═══ EXTRACTED MATERIAL ═══

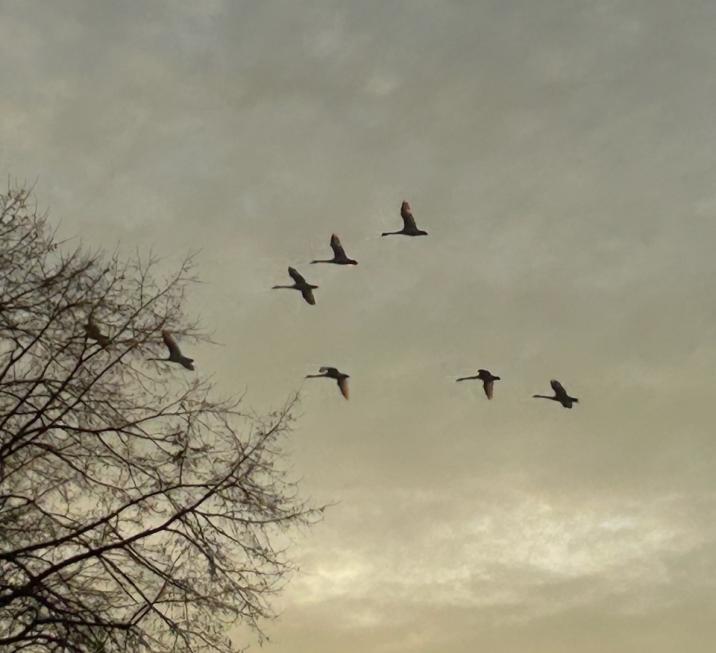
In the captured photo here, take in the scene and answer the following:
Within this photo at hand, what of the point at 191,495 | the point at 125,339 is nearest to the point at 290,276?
the point at 125,339

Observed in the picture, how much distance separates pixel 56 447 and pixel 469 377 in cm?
953

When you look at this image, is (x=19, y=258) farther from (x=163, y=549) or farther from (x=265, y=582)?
(x=265, y=582)

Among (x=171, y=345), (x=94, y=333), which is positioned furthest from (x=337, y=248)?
(x=94, y=333)

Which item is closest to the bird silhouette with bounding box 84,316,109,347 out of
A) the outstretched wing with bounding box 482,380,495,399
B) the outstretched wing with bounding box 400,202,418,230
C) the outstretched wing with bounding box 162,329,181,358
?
the outstretched wing with bounding box 162,329,181,358

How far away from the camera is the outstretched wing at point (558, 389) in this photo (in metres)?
20.1

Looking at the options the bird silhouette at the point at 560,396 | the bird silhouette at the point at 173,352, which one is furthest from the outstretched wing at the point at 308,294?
the bird silhouette at the point at 560,396

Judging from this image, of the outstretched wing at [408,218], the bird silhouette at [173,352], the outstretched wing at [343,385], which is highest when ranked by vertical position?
the outstretched wing at [408,218]

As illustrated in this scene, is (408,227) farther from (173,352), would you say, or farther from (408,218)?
(173,352)

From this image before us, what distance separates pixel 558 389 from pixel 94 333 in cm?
988

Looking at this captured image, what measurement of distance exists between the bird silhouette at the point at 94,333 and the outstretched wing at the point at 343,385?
4603mm

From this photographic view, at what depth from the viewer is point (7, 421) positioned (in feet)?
43.4

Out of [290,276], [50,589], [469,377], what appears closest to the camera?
[50,589]

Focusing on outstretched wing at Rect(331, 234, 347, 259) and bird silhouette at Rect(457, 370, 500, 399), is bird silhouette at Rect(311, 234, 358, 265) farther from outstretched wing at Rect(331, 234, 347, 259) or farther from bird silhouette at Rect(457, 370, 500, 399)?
bird silhouette at Rect(457, 370, 500, 399)

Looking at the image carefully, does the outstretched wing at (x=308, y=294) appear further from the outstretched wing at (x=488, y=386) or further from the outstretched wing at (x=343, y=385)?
the outstretched wing at (x=488, y=386)
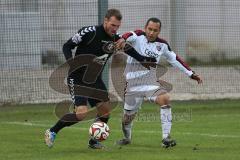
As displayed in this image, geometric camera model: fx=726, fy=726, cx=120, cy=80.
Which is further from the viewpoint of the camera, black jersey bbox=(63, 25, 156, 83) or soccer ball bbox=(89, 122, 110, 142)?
black jersey bbox=(63, 25, 156, 83)

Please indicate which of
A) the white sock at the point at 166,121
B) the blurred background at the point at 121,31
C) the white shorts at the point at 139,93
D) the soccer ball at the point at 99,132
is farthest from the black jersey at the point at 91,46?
the blurred background at the point at 121,31

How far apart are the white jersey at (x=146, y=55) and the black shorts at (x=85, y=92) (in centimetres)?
74

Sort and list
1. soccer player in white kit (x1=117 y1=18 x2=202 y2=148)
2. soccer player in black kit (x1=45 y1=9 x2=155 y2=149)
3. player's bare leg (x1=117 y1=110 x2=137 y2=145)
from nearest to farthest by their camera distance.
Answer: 1. soccer player in black kit (x1=45 y1=9 x2=155 y2=149)
2. soccer player in white kit (x1=117 y1=18 x2=202 y2=148)
3. player's bare leg (x1=117 y1=110 x2=137 y2=145)

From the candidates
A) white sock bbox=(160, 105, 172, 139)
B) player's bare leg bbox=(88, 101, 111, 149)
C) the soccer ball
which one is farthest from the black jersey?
white sock bbox=(160, 105, 172, 139)

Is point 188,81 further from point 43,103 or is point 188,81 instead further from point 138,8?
point 43,103

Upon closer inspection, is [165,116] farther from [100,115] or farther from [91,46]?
[91,46]

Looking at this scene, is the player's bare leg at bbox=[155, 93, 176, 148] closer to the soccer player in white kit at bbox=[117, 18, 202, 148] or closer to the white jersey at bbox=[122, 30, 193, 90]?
the soccer player in white kit at bbox=[117, 18, 202, 148]

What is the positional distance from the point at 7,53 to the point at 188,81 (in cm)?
494

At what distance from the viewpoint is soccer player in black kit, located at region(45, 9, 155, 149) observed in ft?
34.6

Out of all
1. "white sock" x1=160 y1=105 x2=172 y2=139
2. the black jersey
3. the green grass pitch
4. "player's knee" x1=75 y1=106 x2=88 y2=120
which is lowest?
the green grass pitch

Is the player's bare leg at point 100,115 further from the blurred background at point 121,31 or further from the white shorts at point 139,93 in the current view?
the blurred background at point 121,31

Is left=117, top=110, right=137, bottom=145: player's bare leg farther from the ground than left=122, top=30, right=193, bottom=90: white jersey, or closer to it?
closer to it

═══

YOUR GOAL:
Copy out all of the data above word for word, leaving the pictures out of your copy.

WRITTEN REPLY:
In the captured photo here, take in the scene and answer the following:
Within this photo at hand, what of the point at 191,495 | the point at 125,339 is nearest to the point at 290,276?
the point at 125,339

Observed in the picture, how much distance separates pixel 56 447 and pixel 469 377 in cm?
953

When you look at this image, is (x=19, y=258) farther from (x=163, y=549) or farther from (x=265, y=582)?
(x=265, y=582)

Among (x=171, y=345), (x=94, y=333), which is positioned furthest from (x=337, y=248)?
(x=94, y=333)

Which item is closest to the bird silhouette with bounding box 84,316,109,347 out of
A) the outstretched wing with bounding box 482,380,495,399
B) the outstretched wing with bounding box 400,202,418,230
C) the outstretched wing with bounding box 162,329,181,358
?
the outstretched wing with bounding box 162,329,181,358

How far away from the camera is the outstretched wing at point (558, 389) in this photo (in metres)?
20.1

Looking at the options the bird silhouette at the point at 560,396 | the bird silhouette at the point at 173,352, which one is furthest from the outstretched wing at the point at 308,294?
the bird silhouette at the point at 560,396

Judging from this image, of the outstretched wing at [408,218], the bird silhouette at [173,352], the outstretched wing at [343,385], which is highest when ranked by vertical position?
the outstretched wing at [408,218]

As illustrated in this scene, is (408,227) farther from (173,352), would you say, or farther from (408,218)?
(173,352)

From this image before us, what distance separates pixel 558 389 from pixel 94 333 in cm?
988

Looking at this captured image, what measurement of distance exists between the bird silhouette at the point at 94,333 and the outstretched wing at the point at 343,385?
4603mm

From this photographic view, at what depth from the viewer is point (7, 421) positioned (in feet)?
43.4

Out of [290,276], [50,589], [469,377], what appears closest to the camera?
[50,589]

Focusing on outstretched wing at Rect(331, 234, 347, 259) and bird silhouette at Rect(457, 370, 500, 399), is bird silhouette at Rect(311, 234, 358, 265) farther from outstretched wing at Rect(331, 234, 347, 259) or farther from bird silhouette at Rect(457, 370, 500, 399)?
bird silhouette at Rect(457, 370, 500, 399)

Looking at the image carefully, does the outstretched wing at (x=308, y=294) appear further from the outstretched wing at (x=488, y=386) or further from the outstretched wing at (x=343, y=385)?
the outstretched wing at (x=488, y=386)
As displayed in this image, geometric camera model: fx=726, fy=726, cx=120, cy=80.
Which is further from the viewpoint of the camera, black jersey bbox=(63, 25, 156, 83) or soccer ball bbox=(89, 122, 110, 142)?
black jersey bbox=(63, 25, 156, 83)

Please indicate which of
A) the white sock at the point at 166,121
B) the blurred background at the point at 121,31
C) the white shorts at the point at 139,93
D) the soccer ball at the point at 99,132
is farthest from the black jersey at the point at 91,46?
the blurred background at the point at 121,31

How far apart are the white jersey at (x=146, y=55) and the black shorts at (x=85, y=92) (in centimetres)?
74

Sort and list
1. soccer player in white kit (x1=117 y1=18 x2=202 y2=148)
2. soccer player in black kit (x1=45 y1=9 x2=155 y2=149)
3. player's bare leg (x1=117 y1=110 x2=137 y2=145)
from nearest to farthest by their camera distance.
Answer: 1. soccer player in black kit (x1=45 y1=9 x2=155 y2=149)
2. soccer player in white kit (x1=117 y1=18 x2=202 y2=148)
3. player's bare leg (x1=117 y1=110 x2=137 y2=145)

From the candidates
A) white sock bbox=(160, 105, 172, 139)
B) player's bare leg bbox=(88, 101, 111, 149)
C) the soccer ball
which one is farthest from the black jersey?
white sock bbox=(160, 105, 172, 139)

Is point 188,81 further from point 43,103 or is point 188,81 instead further from point 138,8?
point 43,103

Upon closer inspection, is [165,116] farther from [100,115] or farther from [91,46]?
[91,46]

Looking at this scene, is the player's bare leg at bbox=[155, 93, 176, 148] closer to the soccer player in white kit at bbox=[117, 18, 202, 148] or closer to the white jersey at bbox=[122, 30, 193, 90]?
the soccer player in white kit at bbox=[117, 18, 202, 148]

What is the positional distance from the point at 7,53 to the point at 188,81 (in cm)?
494

At what distance from the viewpoint is soccer player in black kit, located at region(45, 9, 155, 149) observed in ft?
34.6

Out of all
1. "white sock" x1=160 y1=105 x2=172 y2=139
2. the black jersey
3. the green grass pitch
4. "player's knee" x1=75 y1=106 x2=88 y2=120
which is lowest?
the green grass pitch

Is the player's bare leg at point 100,115 further from the blurred background at point 121,31 or further from the white shorts at point 139,93 in the current view?
the blurred background at point 121,31

Is left=117, top=110, right=137, bottom=145: player's bare leg farther from the ground than left=122, top=30, right=193, bottom=90: white jersey, or closer to it?
closer to it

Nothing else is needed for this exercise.